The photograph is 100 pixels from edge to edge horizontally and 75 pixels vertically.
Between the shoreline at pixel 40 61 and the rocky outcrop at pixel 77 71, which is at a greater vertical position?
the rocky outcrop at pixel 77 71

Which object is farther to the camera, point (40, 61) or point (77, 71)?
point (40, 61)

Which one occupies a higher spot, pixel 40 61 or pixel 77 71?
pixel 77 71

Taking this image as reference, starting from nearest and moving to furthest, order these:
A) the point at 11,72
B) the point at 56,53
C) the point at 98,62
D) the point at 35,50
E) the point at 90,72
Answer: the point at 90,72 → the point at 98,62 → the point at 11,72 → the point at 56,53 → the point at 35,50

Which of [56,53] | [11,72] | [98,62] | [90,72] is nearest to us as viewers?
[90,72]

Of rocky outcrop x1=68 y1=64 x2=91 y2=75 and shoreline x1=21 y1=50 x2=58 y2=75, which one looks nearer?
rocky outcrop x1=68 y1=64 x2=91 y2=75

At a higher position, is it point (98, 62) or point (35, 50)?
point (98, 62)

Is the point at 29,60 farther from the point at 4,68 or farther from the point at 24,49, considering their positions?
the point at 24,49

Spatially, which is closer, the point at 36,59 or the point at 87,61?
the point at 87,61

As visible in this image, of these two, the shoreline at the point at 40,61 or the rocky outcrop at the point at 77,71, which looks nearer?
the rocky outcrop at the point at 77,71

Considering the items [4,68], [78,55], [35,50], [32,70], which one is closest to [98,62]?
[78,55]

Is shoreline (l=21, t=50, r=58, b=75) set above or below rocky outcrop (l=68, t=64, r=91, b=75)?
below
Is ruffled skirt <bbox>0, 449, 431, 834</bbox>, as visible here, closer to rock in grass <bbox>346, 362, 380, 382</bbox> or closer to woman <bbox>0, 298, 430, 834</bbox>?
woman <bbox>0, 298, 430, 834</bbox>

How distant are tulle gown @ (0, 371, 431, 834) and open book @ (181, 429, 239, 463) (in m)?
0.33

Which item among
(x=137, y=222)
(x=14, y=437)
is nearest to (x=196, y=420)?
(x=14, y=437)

::::::

**Task objective:** Please report every line above that contains the string "woman", copying each such line in full. Case counts when matching.

**Final result:**
Is ruffled skirt <bbox>0, 449, 431, 834</bbox>, as visible here, closer to rock in grass <bbox>346, 362, 380, 382</bbox> or closer to woman <bbox>0, 298, 430, 834</bbox>?
woman <bbox>0, 298, 430, 834</bbox>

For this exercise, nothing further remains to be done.